SELECTED PASSAGE
Co-director Yuval Abraham, an Israeli, becomes friends with Basel, and it is this friendship which offers a note of hope. If an Israeli and Palestinian can become close (and this happens with regularity among peace activists and others), we see possibility for peace in Palestine. Still, any progress in reversing the encroaching demolition is slow-going.
“You’re enthusiastic,” Basel says to Yuval. “You think you can change things here in ten days. This has been going on for decades. You need to get used to failing.”
In other words, to resist takes time. One drop is not going to change anything, Basel emphasizes, but over time things can change.
And indeed, some protests have an impact. After concerted demonstrations, there are fewer demolitions. We also see archival footage of a visit by former UK PM Tony Blair, and its impact: demolitions stop in that village.
But the overall trajectory does not look favorable. Complicity between the military, courts, and Netanyahu government allows more and more Palestinian villagers to be pushed from their homes, and more Israeli settlers to build on these lands.
Other freedoms are increasingly restricted. For example, all Palestinian cars in this area have been confiscated by Israeli authorities. Passage is only allowed for Israeli cars.
Meanwhile, Yuval films another demolition. A Jewish settler films him in turn and threatens, “You’re on Facebook now. People will see you and come pay you a visit.”
Hatred is written on this man’s face. The settlers come across as thugs, especially when they attack while the army stands by, watching. We watch as one settler fires a gun into the stomach of an unarmed villager and then retreats.

AIM 1
Decide whether each statement below agrees with the film review excerpt. Answer yes or no for each, quoting the exact words of the review that decide it.
(a) After concerted demonstrations, demolitions increase.
(b) In this area, passage is allowed only for Israeli cars.
(c) Basel tells Yuval he needs to get used to failing.
AIM 2
Write the next part of the film review excerpt, continuing after its final sentence.

ITEMS
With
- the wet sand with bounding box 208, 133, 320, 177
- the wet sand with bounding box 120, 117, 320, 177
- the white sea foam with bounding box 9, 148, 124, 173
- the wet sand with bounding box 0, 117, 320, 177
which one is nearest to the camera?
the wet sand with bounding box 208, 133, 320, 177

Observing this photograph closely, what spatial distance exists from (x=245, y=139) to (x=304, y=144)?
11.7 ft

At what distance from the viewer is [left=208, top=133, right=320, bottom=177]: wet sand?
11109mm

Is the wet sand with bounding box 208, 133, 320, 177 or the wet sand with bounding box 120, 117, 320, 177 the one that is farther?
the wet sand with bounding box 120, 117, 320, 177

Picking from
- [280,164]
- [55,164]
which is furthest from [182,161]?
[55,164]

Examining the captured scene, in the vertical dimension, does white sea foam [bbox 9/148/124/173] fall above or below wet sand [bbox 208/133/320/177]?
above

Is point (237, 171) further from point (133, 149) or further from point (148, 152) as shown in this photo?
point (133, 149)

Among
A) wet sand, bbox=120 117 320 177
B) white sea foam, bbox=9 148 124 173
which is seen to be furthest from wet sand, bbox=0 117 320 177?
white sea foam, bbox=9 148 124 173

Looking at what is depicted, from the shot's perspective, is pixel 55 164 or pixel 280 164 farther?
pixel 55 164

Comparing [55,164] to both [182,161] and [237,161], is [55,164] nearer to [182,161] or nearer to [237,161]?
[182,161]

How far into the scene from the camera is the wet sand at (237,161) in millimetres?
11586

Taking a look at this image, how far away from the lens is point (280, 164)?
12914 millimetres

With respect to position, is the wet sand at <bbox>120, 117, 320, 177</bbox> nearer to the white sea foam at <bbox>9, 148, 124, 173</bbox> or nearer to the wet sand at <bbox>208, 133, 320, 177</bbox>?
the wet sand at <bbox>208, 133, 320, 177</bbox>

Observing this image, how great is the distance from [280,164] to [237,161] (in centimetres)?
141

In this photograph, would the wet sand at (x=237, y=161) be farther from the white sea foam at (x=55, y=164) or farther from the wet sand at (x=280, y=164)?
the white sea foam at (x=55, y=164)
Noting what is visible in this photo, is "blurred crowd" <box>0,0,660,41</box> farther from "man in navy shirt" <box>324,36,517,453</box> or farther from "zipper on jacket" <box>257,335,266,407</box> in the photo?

---

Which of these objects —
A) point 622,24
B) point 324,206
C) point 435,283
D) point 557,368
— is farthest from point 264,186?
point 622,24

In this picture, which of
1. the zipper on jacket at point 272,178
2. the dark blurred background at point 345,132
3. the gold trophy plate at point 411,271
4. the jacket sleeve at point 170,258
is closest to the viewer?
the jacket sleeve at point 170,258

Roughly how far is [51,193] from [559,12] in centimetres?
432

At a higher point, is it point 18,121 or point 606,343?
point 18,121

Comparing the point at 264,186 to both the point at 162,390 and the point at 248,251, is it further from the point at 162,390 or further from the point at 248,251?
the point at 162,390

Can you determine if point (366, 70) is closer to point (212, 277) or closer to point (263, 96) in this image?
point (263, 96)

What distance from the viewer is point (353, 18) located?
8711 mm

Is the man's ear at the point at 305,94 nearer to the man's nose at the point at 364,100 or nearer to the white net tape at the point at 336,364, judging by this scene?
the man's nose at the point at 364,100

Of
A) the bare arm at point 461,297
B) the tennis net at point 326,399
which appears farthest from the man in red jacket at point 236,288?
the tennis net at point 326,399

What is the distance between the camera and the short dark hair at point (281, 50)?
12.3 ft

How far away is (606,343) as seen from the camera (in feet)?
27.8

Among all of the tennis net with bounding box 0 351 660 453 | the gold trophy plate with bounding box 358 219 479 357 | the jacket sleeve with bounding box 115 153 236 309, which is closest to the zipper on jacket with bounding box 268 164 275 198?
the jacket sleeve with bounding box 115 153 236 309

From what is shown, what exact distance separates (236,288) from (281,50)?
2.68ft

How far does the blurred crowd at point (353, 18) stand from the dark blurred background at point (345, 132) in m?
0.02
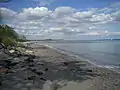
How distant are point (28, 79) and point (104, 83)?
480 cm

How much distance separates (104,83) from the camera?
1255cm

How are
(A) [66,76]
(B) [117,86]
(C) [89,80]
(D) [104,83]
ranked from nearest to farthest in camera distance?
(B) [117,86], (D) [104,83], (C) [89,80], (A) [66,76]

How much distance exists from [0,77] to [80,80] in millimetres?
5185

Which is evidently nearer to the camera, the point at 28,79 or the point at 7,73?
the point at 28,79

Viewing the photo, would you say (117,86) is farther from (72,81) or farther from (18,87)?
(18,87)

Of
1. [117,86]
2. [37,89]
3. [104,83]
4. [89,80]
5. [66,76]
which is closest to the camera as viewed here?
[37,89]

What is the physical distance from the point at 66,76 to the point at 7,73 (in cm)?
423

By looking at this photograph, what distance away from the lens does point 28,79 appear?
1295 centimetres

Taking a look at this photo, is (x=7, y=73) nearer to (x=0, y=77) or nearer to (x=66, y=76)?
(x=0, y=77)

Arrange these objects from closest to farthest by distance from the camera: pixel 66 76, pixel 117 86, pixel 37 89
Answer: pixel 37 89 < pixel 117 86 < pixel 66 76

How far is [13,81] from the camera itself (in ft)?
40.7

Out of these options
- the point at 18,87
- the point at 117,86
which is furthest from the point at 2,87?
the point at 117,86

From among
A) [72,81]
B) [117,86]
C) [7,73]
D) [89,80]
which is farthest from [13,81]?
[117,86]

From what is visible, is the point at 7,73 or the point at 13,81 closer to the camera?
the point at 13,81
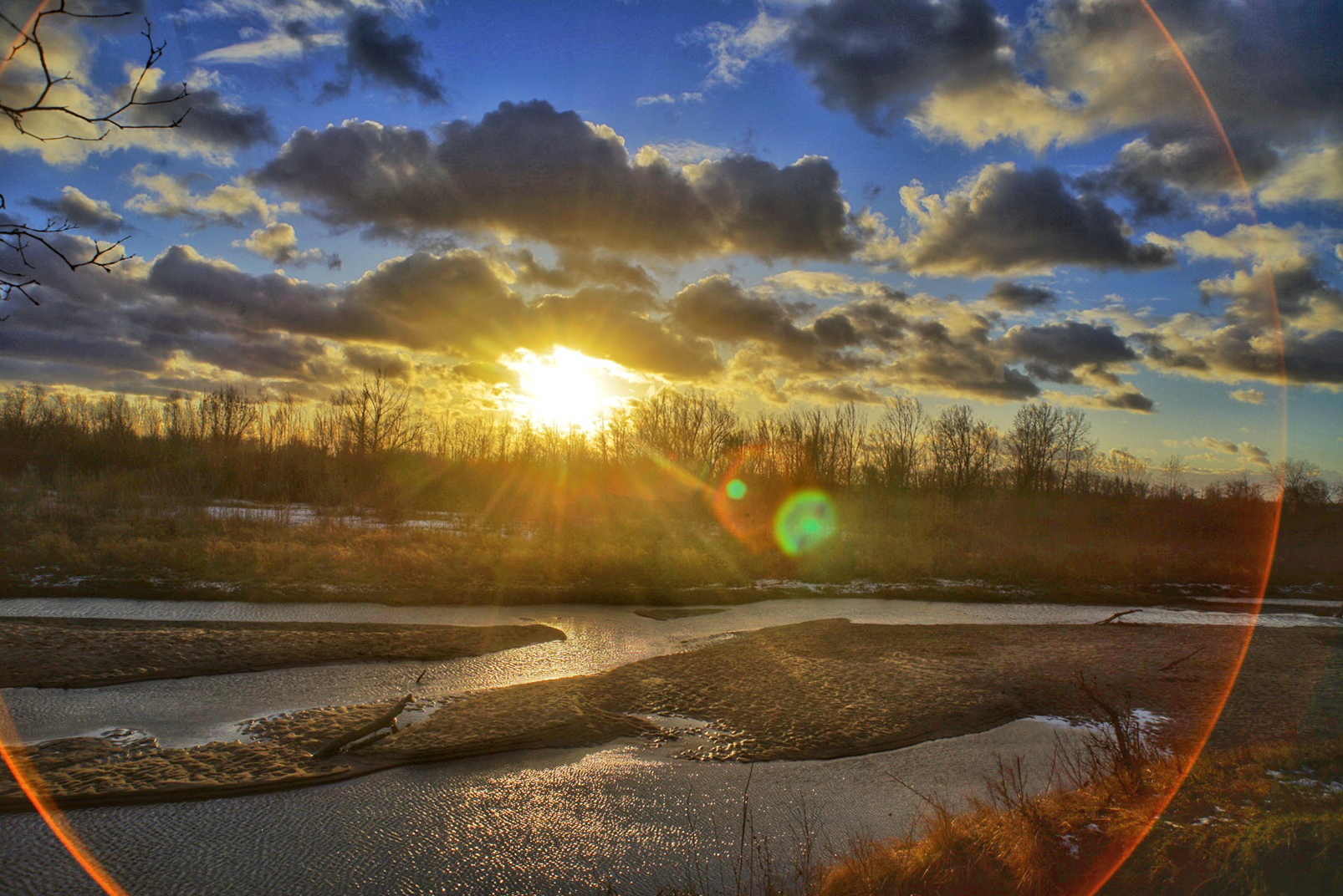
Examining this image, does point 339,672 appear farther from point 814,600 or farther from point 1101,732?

RIGHT ANSWER 1
(a) No: "After concerted demonstrations, there are fewer demolitions."
(b) Yes: "Passage is only allowed for Israeli cars."
(c) Yes: "You need to get used to failing."

RIGHT ANSWER 2
In another harrowing scene, children are studying in the local elementary school. As the bulldozers approach, they scream, cry and run, while the school is demolished.
We know this region is home to complicated historical factors and competing claims. Both military sides and leadership in the conflict have committed atrocities and abused trust. But the power imbalance between Israel and Palestinians is clear, and lends credence to the claim of this being an apartheid state. No real progress will take place here without a change of attitudes, a change of heart. Dogmatic religious beliefs, as well as political and economic interests on both sides fuel hatred, anger, and violence. The ongoing intransigence and the dehumanization results in excessive human suffering. No Other Land calls upon us to recognize the humanity in all of us, that everyone ultimately wants to live in peace, to raise our families, to find happiness. This understanding is the only way out.
Every week another family must decide: Endure this oppression, or leave. If they leave, they lose their land. But most villagers stay.
“They destroy us slowly,” one says. “But Masafer Yatta exists for one reason: people who hold onto life.”